Task to carry out
An acceptable answer contains every record below, unchanged, and no pictures.

Web page caption snippets
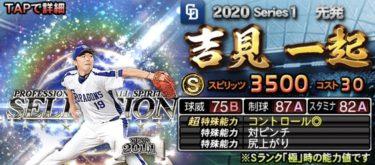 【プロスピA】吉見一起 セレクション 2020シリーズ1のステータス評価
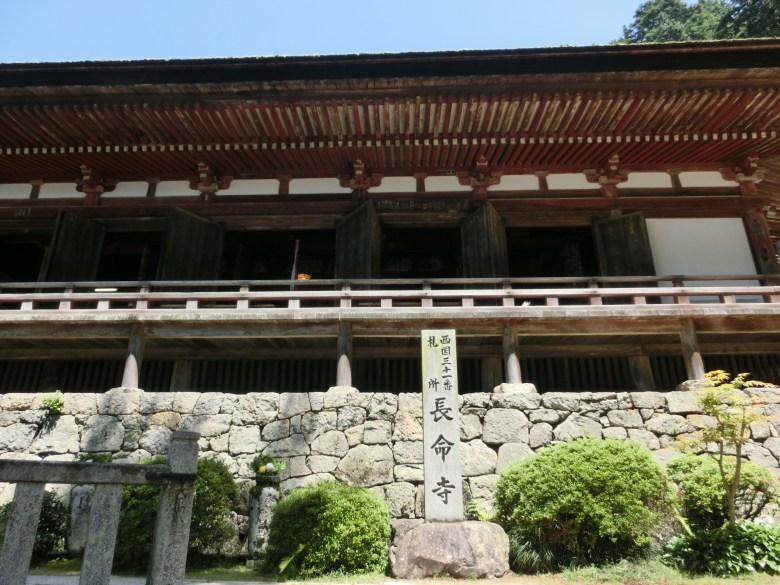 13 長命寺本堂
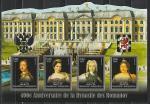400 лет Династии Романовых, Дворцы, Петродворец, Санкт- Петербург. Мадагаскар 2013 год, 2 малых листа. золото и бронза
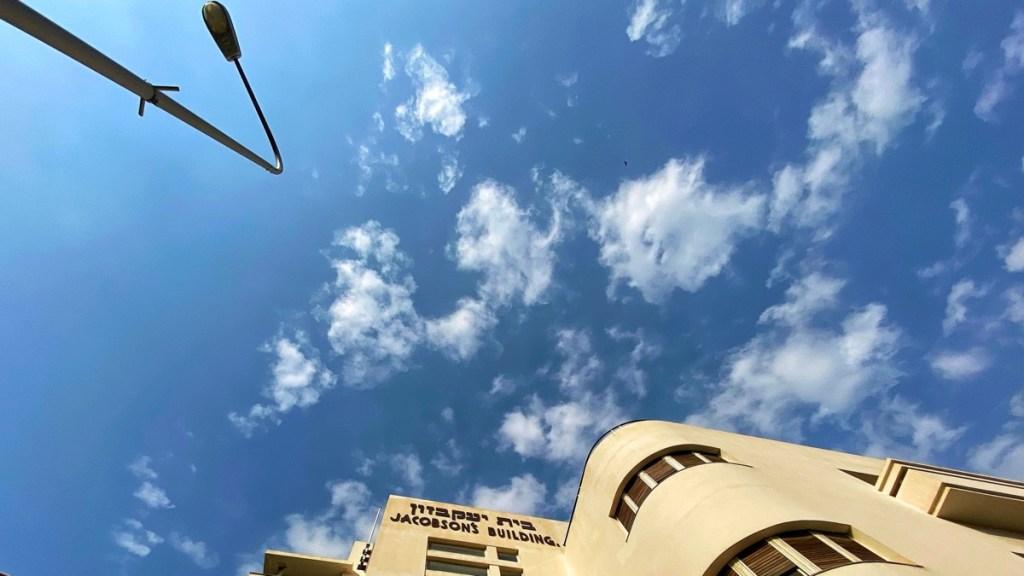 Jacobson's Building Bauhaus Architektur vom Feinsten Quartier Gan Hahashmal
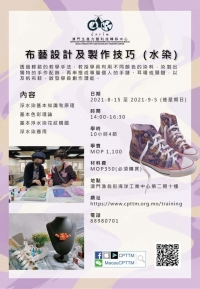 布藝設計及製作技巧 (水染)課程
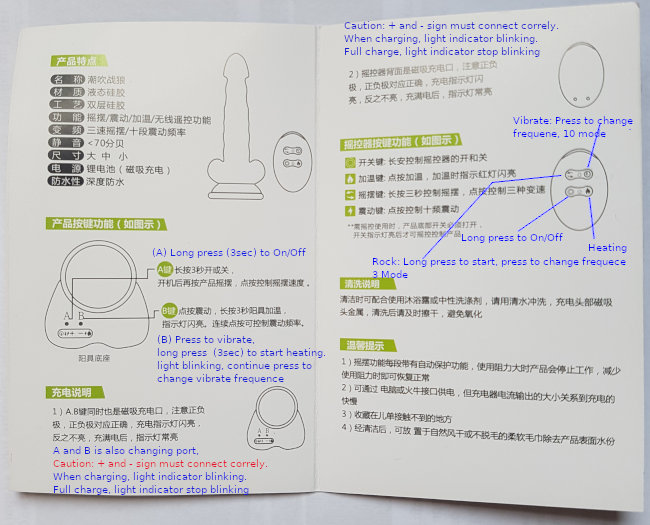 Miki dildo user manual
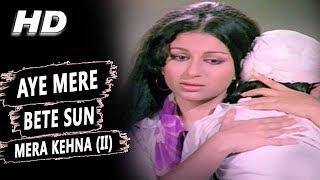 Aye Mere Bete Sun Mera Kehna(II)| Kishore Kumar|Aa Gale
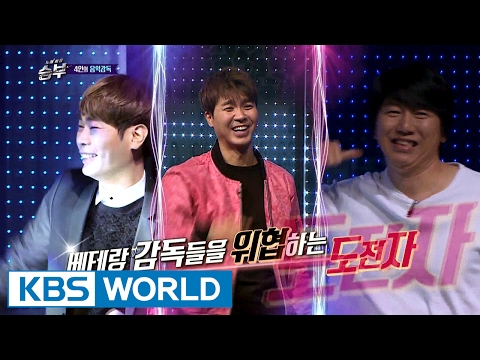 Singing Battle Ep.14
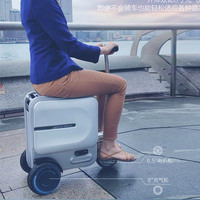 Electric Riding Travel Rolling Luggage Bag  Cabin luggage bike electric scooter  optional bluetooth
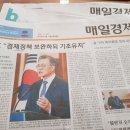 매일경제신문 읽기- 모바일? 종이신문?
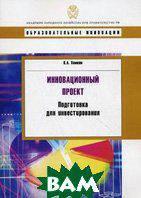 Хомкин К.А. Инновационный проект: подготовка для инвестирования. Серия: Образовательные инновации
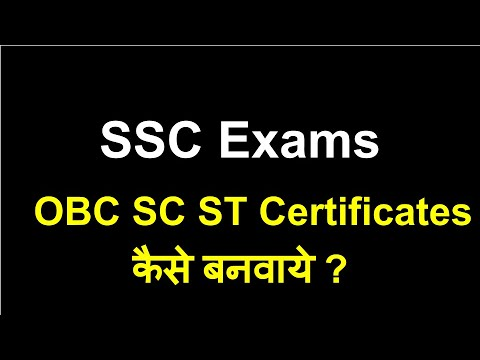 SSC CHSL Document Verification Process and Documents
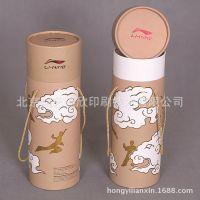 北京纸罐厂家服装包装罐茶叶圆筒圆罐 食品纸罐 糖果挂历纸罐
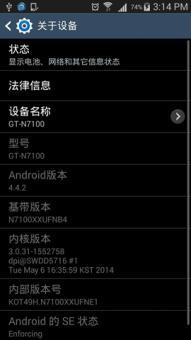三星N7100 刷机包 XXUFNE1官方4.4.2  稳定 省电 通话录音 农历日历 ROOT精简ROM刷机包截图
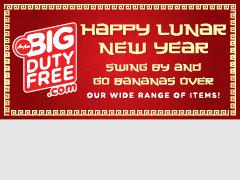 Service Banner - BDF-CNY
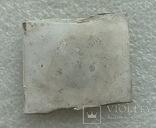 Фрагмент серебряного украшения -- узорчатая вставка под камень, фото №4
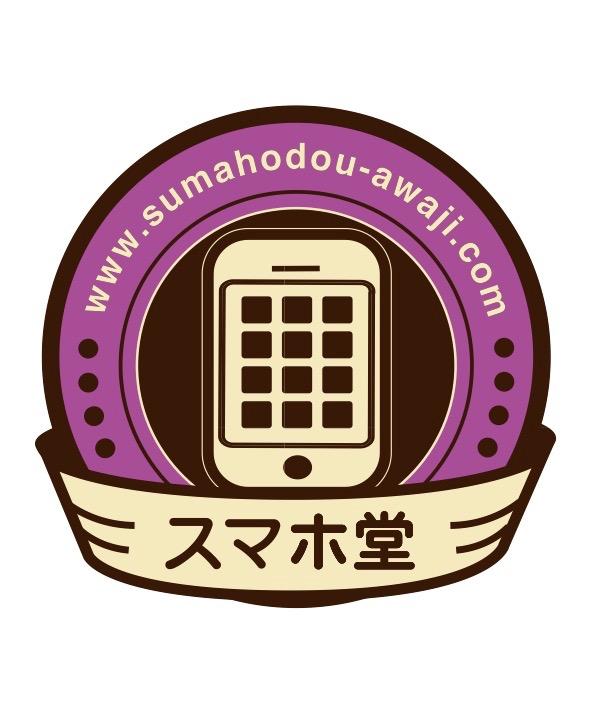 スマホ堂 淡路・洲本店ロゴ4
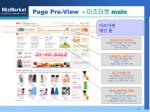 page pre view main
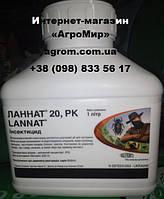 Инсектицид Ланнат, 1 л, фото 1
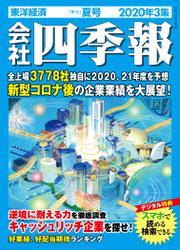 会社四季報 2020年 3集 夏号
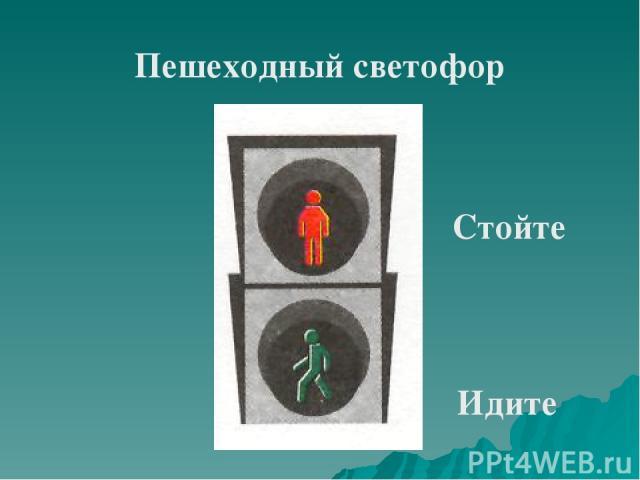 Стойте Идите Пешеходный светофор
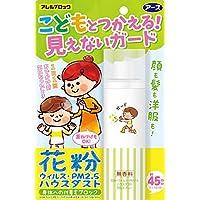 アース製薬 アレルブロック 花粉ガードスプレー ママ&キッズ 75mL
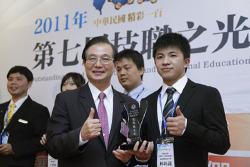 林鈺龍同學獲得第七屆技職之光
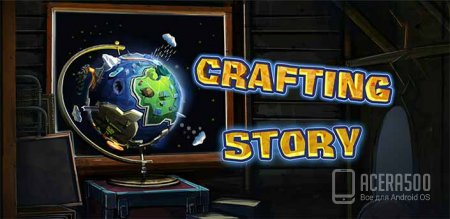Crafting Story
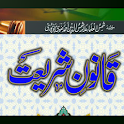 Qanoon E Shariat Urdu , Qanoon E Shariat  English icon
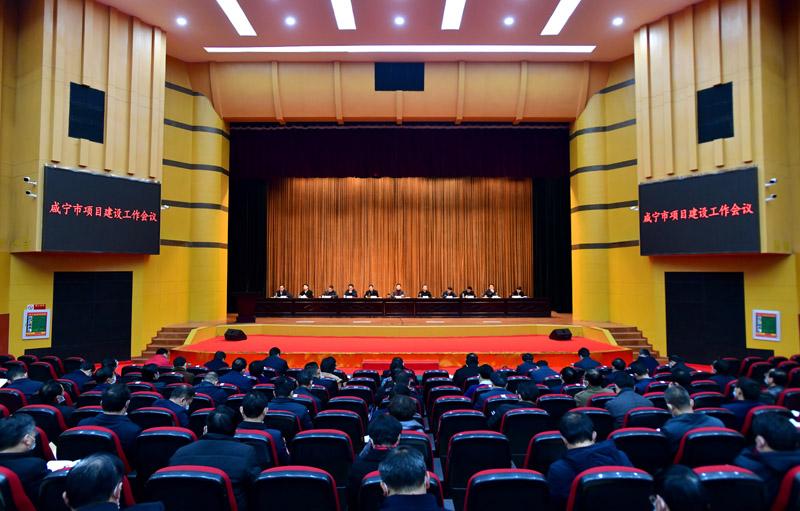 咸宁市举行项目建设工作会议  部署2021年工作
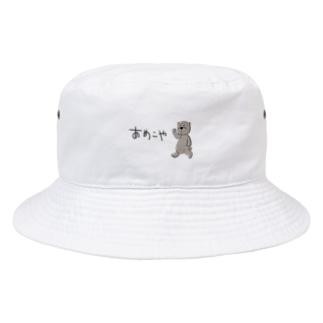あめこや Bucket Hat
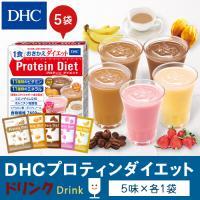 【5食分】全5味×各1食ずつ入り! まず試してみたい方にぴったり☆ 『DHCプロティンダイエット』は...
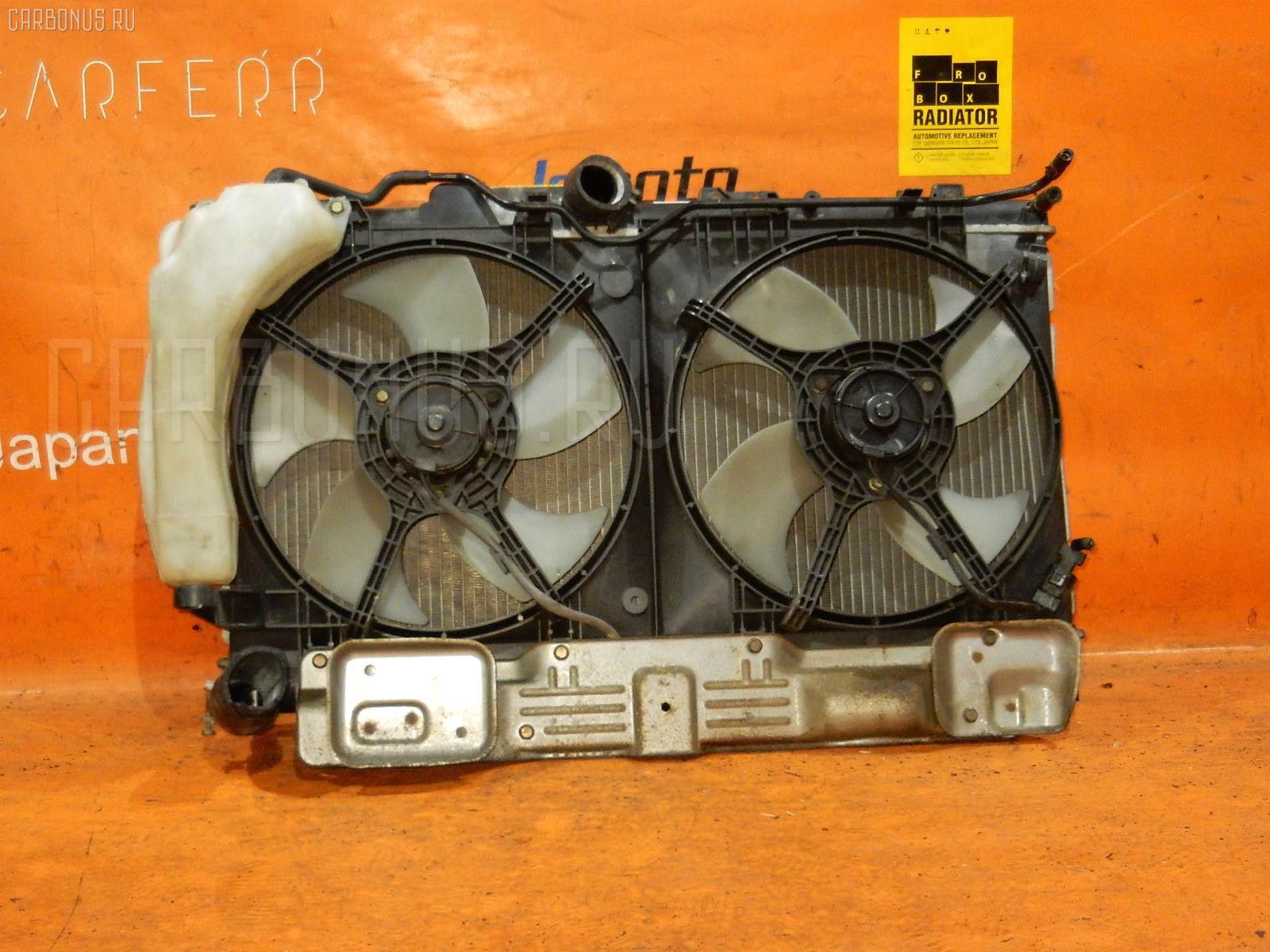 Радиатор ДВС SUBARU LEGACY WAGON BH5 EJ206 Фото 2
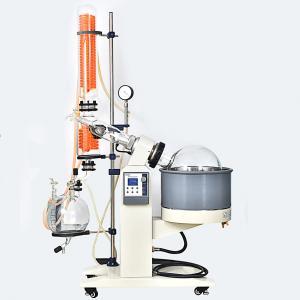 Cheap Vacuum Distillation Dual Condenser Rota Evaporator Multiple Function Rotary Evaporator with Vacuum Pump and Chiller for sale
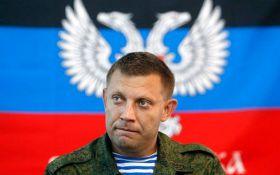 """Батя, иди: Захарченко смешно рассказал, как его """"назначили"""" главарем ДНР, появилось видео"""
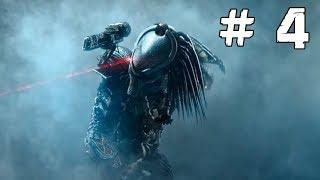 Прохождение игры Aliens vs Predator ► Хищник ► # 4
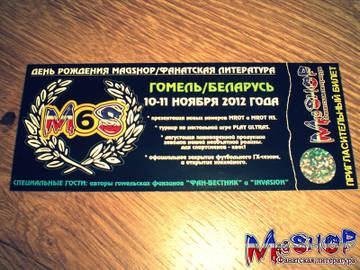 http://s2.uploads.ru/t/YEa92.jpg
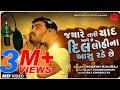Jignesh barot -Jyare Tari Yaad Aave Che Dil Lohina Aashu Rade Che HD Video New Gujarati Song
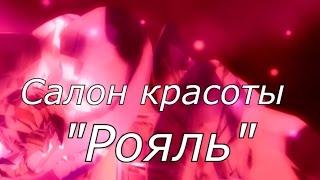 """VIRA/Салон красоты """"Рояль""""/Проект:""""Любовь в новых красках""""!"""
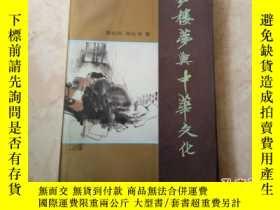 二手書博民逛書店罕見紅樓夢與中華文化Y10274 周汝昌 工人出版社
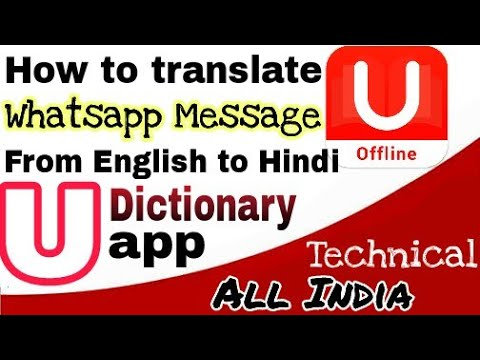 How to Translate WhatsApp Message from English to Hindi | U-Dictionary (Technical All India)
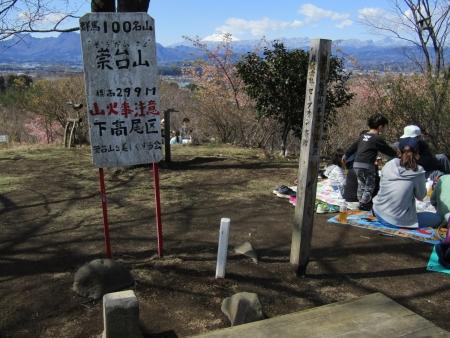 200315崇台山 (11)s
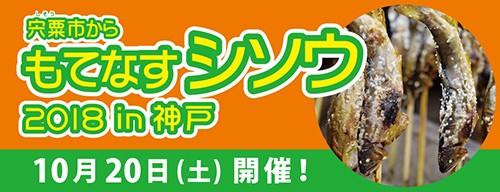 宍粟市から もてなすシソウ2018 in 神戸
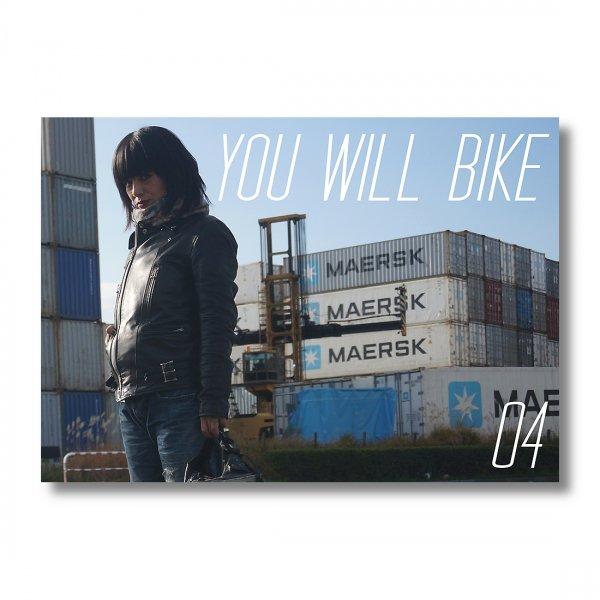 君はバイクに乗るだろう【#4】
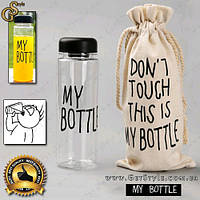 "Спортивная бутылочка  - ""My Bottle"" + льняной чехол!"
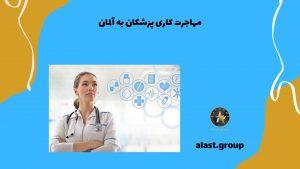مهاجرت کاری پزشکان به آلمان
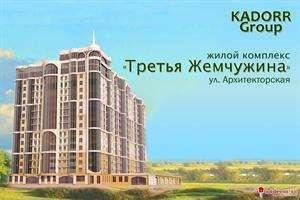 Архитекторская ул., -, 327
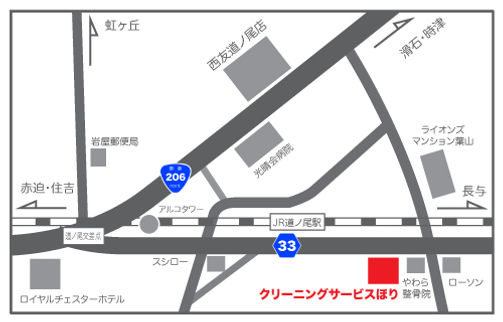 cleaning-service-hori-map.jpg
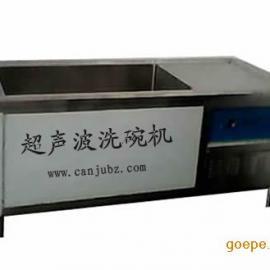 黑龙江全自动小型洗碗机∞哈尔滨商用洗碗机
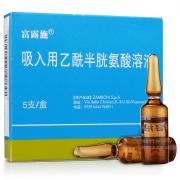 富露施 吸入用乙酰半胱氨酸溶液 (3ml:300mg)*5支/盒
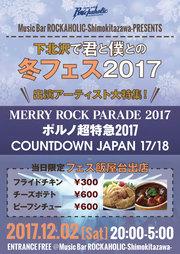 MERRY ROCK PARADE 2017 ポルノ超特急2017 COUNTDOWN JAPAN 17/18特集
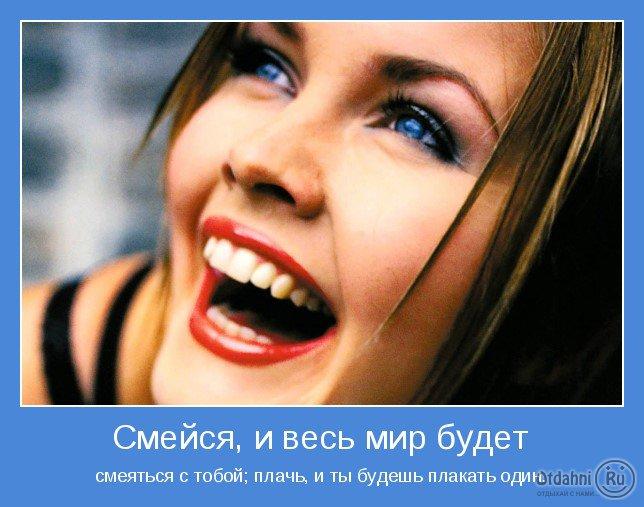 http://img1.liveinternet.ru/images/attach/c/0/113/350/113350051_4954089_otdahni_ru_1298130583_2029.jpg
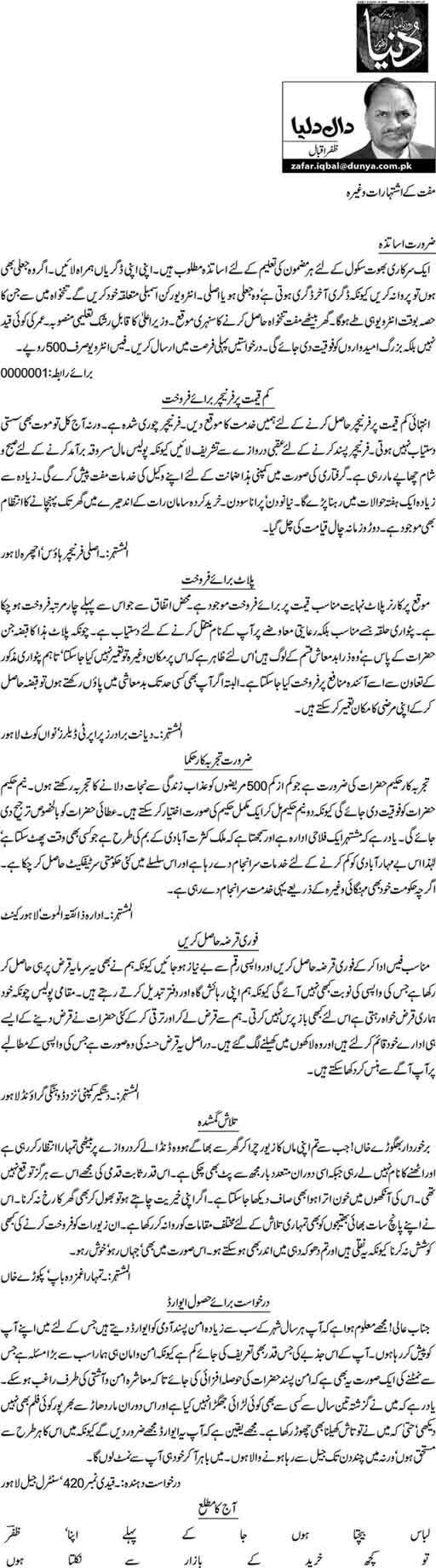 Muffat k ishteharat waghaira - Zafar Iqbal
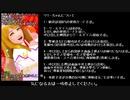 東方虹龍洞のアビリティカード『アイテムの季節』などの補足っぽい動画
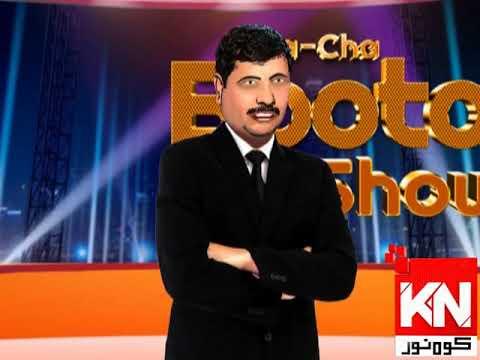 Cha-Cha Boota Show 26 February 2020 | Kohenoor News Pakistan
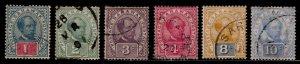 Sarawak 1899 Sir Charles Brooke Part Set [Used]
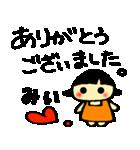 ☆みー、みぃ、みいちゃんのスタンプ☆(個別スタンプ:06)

Answer area
 【プロスピA】吉見一起 セレクション 2020シリーズ1のステータス評価
 13 長命寺本堂
400 лет Династии Романовых, Дворцы, Петродворец, Санкт- Петербург. Мадагаскар 2013 год, 2 малых листа. золото и бронза
 Jacobson's Building Bauhaus Architektur vom Feinsten Quartier Gan Hahashmal
 布藝設計及製作技巧 (水染)課程
 Miki dildo user manual
 Aye Mere Bete Sun Mera Kehna(II)| Kishore Kumar|Aa Gale
 Singing Battle Ep.14
 Electric Riding Travel Rolling Luggage Bag  Cabin luggage bike electric scooter  optional bluetooth
 매일경제신문 읽기- 모바일? 종이신문?
 Хомкин К.А. Инновационный проект: подготовка для инвестирования. Серия: Образовательные инновации
 SSC CHSL Document Verification Process and Documents
 北京纸罐厂家服装包装罐茶叶圆筒圆罐 食品纸罐 糖果挂历纸罐
三星N7100 刷机包 XXUFNE1官方4.4.2  稳定 省电 通话录音 农历日历 ROOT精简ROM刷机包截图
 Service Banner - BDF-CNY
 Фрагмент серебряного украшения -- узорчатая вставка под камень, фото №4
 スマホ堂 淡路・洲本店ロゴ4
 page pre view main
 Инсектицид Ланнат, 1 л, фото 1
 会社四季報 2020年 3集 夏号
 Стойте Идите Пешеходный светофор
 アース製薬 アレルブロック 花粉ガードスプレー ママ&キッズ 75mL
 林鈺龍同學獲得第七屆技職之光
Crafting Story
 Qanoon E Shariat Urdu , Qanoon E Shariat  English icon
 咸宁市举行项目建设工作会议  部署2021年工作
あめこや Bucket Hat
 【5食分】全5味×各1食ずつ入り! まず試してみたい方にぴったり☆ 『DHCプロティンダイエット』は...
 Радиатор ДВС SUBARU LEGACY WAGON BH5 EJ206 Фото 2
 Cheap Vacuum Distillation Dual Condenser Rota Evaporator Multiple Function Rotary Evaporator with Vacuum Pump and Chiller for sale
 """Батя, иди: Захарченко смешно рассказал, как его """"назначили"""" главарем ДНР, появилось видео"""
 Прохождение игры Aliens vs Predator ► Хищник ► # 4
 http://s2.uploads.ru/t/YEa92.jpg
Jignesh barot -Jyare Tari Yaad Aave Che Dil Lohina Aashu Rade Che HD Video New Gujarati Song
 """VIRA/Салон красоты """"Рояль""""/Проект:""""Любовь в новых красках""""!"""
 二手書博民逛書店罕見紅樓夢與中華文化Y10274 周汝昌 工人出版社
 How to Translate WhatsApp Message from English to Hindi | U-Dictionary (Technical All India)
 200315崇台山 (11)s
 宍粟市から もてなすシソウ2018 in 神戸
 君はバイクに乗るだろう【#4】
 "Спортивная бутылочка  - ""My Bottle"" + льняной чехол!"
مهاجرت کاری پزشکان به آلمان
 Архитекторская ул., -, 327
 cleaning-service-hori-map.jpg
 黑龙江全自动小型洗碗机∞哈尔滨商用洗碗机
 富露施 吸入用乙酰半胱氨酸溶液 (3ml:300mg)*5支/盒
 MERRY ROCK PARADE 2017 ポルノ超特急2017 COUNTDOWN JAPAN 17/18特集
 http://img1.liveinternet.ru/images/attach/c/0/113/350/113350051_4954089_otdahni_ru_1298130583_2029.jpg
 Muffat k ishteharat waghaira - Zafar Iqbal
 東方虹龍洞のアビリティカード『アイテムの季節』などの補足っぽい動画
 Cha-Cha Boota Show 26 February 2020 | Kohenoor News Pakistan
 Sarawak 1899 Sir Charles Brooke Part Set [Used]
 ☆みー、みぃ、みいちゃんのスタンプ☆(個別スタンプ:06)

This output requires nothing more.